Christoph D’Haese told the Het Laatste Nieuws newspaper that “it’s not up to the mayor to forbid” such displays, and that “the carnival participants had no sinister intentions.”

Jewish groups and international organisations, including the European Commission, have condemned the float at the Aalst Carnival.

“It is unthinkable that such imagery is being paraded on European streets 70 years after the Holocaust,” a spokesperson from the European Commission, said.

B’nai B’rith International said it was “disgusted” with the anti-Semitic puppets” that were on display. The Simon Wiesenthal Centre’s director for international relations, Shimon Samuels, wrote to a Belgian Cabinet Minister saying that his group was “sickened” by the display.
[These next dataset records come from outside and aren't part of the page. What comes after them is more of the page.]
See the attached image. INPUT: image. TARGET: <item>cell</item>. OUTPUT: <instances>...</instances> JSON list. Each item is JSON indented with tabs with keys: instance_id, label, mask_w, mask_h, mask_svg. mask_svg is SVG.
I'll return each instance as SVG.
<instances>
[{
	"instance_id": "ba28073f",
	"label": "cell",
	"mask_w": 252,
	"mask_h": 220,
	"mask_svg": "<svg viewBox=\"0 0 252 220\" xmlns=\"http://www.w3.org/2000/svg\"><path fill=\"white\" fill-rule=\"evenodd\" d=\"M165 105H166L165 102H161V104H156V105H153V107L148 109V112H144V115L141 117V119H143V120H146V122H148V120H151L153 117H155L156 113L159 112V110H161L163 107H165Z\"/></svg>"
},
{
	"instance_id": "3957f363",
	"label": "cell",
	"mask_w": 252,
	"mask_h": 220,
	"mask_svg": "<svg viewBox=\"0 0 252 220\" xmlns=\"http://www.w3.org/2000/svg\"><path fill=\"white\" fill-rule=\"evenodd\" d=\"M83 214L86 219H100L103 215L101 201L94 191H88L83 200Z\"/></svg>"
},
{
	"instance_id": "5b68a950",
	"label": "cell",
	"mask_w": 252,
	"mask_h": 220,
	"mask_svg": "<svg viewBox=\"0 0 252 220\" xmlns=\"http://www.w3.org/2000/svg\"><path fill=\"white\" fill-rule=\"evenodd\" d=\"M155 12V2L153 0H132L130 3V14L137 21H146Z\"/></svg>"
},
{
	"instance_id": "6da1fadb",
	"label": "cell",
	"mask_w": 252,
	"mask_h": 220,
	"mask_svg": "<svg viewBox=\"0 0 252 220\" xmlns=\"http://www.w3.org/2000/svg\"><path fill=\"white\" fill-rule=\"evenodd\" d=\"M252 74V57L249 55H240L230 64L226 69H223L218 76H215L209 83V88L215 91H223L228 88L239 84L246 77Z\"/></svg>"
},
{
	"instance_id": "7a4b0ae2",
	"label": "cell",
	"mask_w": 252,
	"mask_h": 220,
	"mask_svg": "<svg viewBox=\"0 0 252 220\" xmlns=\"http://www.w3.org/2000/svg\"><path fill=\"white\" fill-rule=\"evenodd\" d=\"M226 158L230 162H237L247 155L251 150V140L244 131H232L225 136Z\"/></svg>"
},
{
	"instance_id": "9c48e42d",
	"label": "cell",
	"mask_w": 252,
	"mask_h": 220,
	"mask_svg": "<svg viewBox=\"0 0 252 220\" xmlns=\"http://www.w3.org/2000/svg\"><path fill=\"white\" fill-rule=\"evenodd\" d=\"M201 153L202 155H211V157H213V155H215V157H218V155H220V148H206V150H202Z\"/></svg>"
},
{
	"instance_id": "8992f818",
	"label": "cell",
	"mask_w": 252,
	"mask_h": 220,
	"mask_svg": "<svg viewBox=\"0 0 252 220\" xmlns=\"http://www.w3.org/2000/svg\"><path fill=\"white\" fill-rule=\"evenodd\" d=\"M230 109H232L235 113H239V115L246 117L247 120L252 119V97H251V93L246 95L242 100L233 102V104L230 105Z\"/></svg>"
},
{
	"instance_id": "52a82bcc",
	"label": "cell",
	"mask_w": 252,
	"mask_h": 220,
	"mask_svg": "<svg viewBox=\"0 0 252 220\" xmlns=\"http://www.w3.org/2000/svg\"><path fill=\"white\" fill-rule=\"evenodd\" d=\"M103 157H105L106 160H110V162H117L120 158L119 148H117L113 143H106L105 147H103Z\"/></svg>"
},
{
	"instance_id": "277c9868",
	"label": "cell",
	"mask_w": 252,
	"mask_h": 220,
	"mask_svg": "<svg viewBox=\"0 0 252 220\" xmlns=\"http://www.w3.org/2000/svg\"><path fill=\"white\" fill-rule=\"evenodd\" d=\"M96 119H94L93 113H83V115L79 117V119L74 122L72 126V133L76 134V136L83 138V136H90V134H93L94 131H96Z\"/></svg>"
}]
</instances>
The float, titled “Shabbat Year,” was prepared by the Vismooil’n carnival group. It featured two giant puppets with sidelocks and streimels, in pink suits. One, grinning while smoking a cigar, had a white rat on his right shoulder. Both puppets were standing on gold coins and had money bags at their feet.

On a wheeled platform directly behind the float, several dozen people dressed like the puppets danced to a song about full coffers that were “Jewishly beautiful” and about “getting extra fat.”

The annual carnival featuring the display was added in 2010 to the Representative List of UNESCO.

A spokesperson for the carnival group told a blogger last month that the display was meant to address how “everything has become so expensive.”

Vismooil’n created the display as its 2019 theme for the Aalst carnival, the local edition of celebrations that take place throughout parts of Europe and Latin America annually in anticipation of Lent.

In 2013, a different group designed a float resembling a Nazi railway wagon used to transport Jews to death camps. The people who designed the float, known as the FTP Group, marched nearby dressed as Nazi SS officers and Orthodox Jews. A poster on the wagon showed Flemish Belgian politicians dressed as Nazis and holding canisters labelled as containing Zyklon B, used by the Nazis to exterminate Jews in the Holocaust. UNESCO condemned that display.